Nelson-Rafaell Madel, ou Seulaumonde, à la vie à la mort !

— par Janine Bailly —

Il est assis tout au bord, tout au coin côté cour de la scène, immobile, comme une sombre statue qui dans la pénombre  attendrait de prendre vie. Ou de mourir. Il est là déjà, alors que nous nous installons, qu’avec les amis retrouvés nous échangeons quelques derniers potins… un sas qui nous fera passer du monde extérieur à l’autre univers, magique, celui de la représentation théâtrale. Et puis les voix s’apaisent, laissant la sienne seule envahir les airs, puisque seul en scène il sera ; de son corps agile, tendre ou courroucé s’appropriant peu à peu tout l’espace du plateau. 

Le voici qui se lève et marche jusqu’à cette chaise, sur le devant de la scène seule elle aussi, unique accessoire, unique compagne qu’il déplacera au gré de ses confidences, de ses colères, de ses réminiscences. D’abord il nous fait face et narre en un langage simple et familier une histoire plutôt banale, celle d’un voyage low cost qui aurait pu mal se terminer, histoire de turbulences aériennes autant qu’intimes, incident qui lui aura permis d’appréhender la mort, la certitude que face à elle et à la peur qu’elle inspire on se retrouve toujours seul — encore que cette dernière ne survienne brutalement pour lui qu’un an après ce premier épisode. La mort, « comme une porte qui claque » ; la mort quand « le sécateur » referme sur vous ses mâchoires — évocation des Parques dont la troisième, dans la mythologie romaine, coupait de ses ciseaux le fil de la vie ; la mort dont on devine bientôt, après s’être quelque peu interrogé, qu’elle est son interlocutrice, cette « éboueuse » de l’humanité qui « ramasse sans se baisser, en se bouchant le nez », quand du regard délaissant le public Seulaumonde se tourne vers un côté de la scène. Il lui dira, à la mort, qu’il ne veut pas la suivre, si tôt, si jeune, vingt ans à peine, et qu’il lui reste « douze mille trucs à faire » ! Apostrophe lancée, cris de révolte, si justes, si pleins comme on dirait d’un plain chant,  et que l’acteur lui adresse avec toute la fougue de la jeunesse, la sienne autant que celle du personnage : « Tu m’as eu par surprise. C’est déloyal. C’est non. je ne veux pas y aller ».

> _Lignes du jeu_
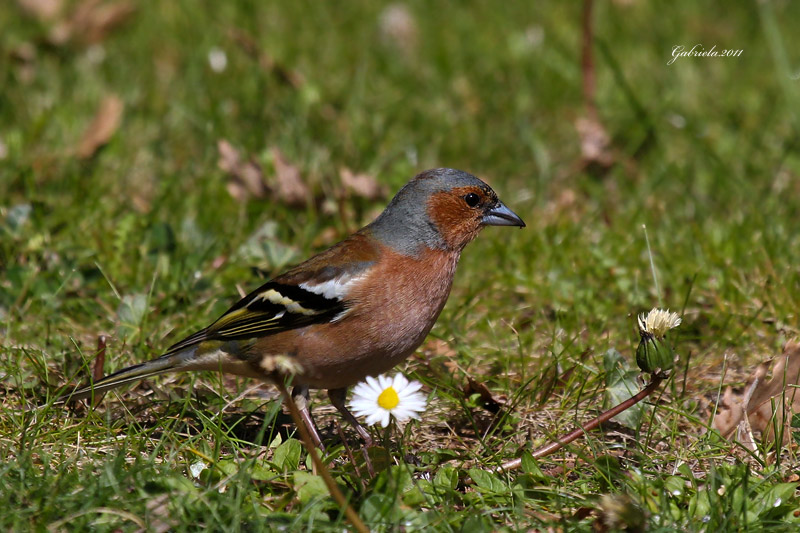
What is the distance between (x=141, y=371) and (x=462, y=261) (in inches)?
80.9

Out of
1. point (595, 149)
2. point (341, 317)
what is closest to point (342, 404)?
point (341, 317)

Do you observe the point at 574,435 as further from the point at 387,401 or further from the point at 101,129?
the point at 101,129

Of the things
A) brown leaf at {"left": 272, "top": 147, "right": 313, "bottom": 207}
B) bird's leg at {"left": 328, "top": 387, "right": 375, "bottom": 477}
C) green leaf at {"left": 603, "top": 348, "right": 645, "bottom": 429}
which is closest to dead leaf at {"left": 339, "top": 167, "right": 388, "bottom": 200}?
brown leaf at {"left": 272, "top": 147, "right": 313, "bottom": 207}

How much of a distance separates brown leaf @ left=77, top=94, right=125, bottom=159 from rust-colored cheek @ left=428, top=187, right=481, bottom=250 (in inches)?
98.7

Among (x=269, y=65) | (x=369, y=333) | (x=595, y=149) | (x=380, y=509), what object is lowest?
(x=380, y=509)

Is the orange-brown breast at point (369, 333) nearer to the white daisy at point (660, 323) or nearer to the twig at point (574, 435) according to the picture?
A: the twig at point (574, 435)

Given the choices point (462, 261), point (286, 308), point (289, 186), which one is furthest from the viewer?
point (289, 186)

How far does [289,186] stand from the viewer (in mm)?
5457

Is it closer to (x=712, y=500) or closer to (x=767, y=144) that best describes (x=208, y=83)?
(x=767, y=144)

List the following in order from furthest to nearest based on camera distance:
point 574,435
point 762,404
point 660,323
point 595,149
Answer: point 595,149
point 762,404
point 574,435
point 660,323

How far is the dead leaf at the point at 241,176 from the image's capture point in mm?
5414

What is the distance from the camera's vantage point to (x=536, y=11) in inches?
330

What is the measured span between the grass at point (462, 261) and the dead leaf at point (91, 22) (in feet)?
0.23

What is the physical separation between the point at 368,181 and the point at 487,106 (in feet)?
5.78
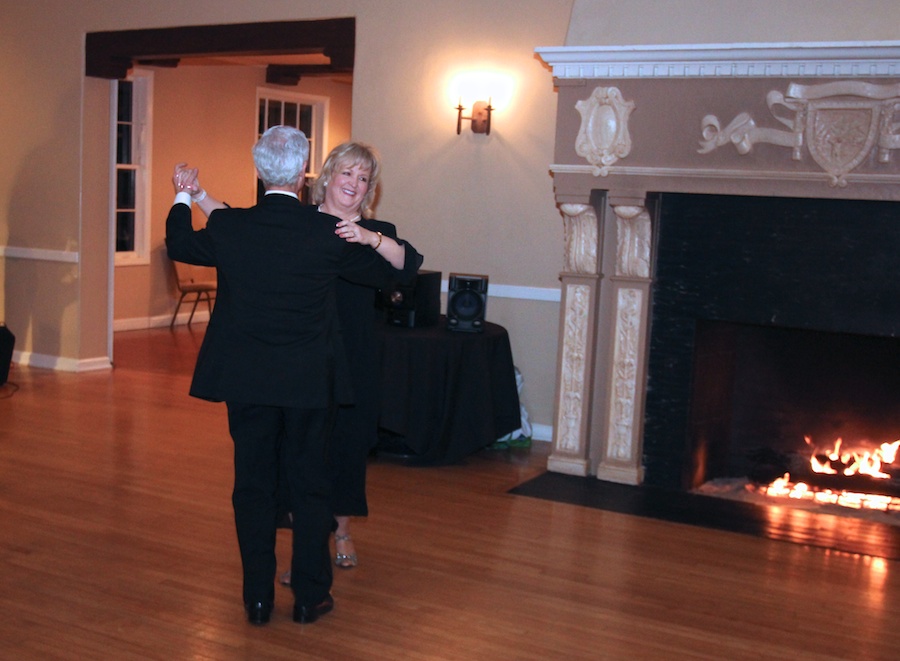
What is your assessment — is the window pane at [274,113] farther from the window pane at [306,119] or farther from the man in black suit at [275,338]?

> _Consignes de l'exercice_
1) Dans la critique sur Seulaumonde, à quelle figure mythologique l'image du « sécateur » qui referme ses mâchoires renvoie-t-elle, et pourquoi ?
2) Prolongez la critique sur Seulaumonde à partir de sa dernière phrase.

> _Réponses attendues_
1) Elle évoque les Parques, parce que dans la mythologie romaine la troisième d'entre elles coupait de ses ciseaux le fil de la vie.

2)
S’il est vrai que dans les secondes qui précèdent la mort, nous revoyons comme en un film défiler les bonheurs et malheurs de notre existence, alors levé et mobile sur le plateau qu’il arpente, Seulaumonde peut évoquer une grand-mère qui en dépit de son âge continue à grimper au cerisier pour y cueillir les fruits à mettre en bocaux et à offrir l’hiver venu à son garçon… Les mots sont alors émouvants dans leur vérité, leur sincérité, leur tendresse pudique. Marchant en fond de scène, comme en un regret de devoir quitter si vite ces richesses, le comédien désigne tous les fruits de la terre, et l’on visualise presque ces étagères où viennent s’aligner les précieux réceptacles, tant le langage est aussi fait d’images. Au moment cependant d’être enlevé par une brutale rupture d’anévrisme, comme se forme puis éclate « une hernie sur un pneu », rien de tout cela pour Seulaumonde n’aura lieu… car la véritable mort est bien solitaire ! 

Mais assigné à une chambre d’hôpital, pour lui vient le temps des bilans à faire, des non-dits à expliciter, des aveux à assumer. La chemise bleue à fines rayures blanches, celle du père qu’il a revêtue, il la déboutonne, la retire et tel un châle l’enroule élégamment à ses épaules, en un instant devenu femme, pour Nelson-Rafaell autre silhouette autre diction autre utilisation de la voix, en un instant devenu cette mère qui porte sa culpabilité, à l’envers de son amour. Je pense ici à Philippe Caubère qui de même façon faisait d’une écharpe l’objet de cette métamorphose nécessaire à l’incarnation de sa propre génitrice.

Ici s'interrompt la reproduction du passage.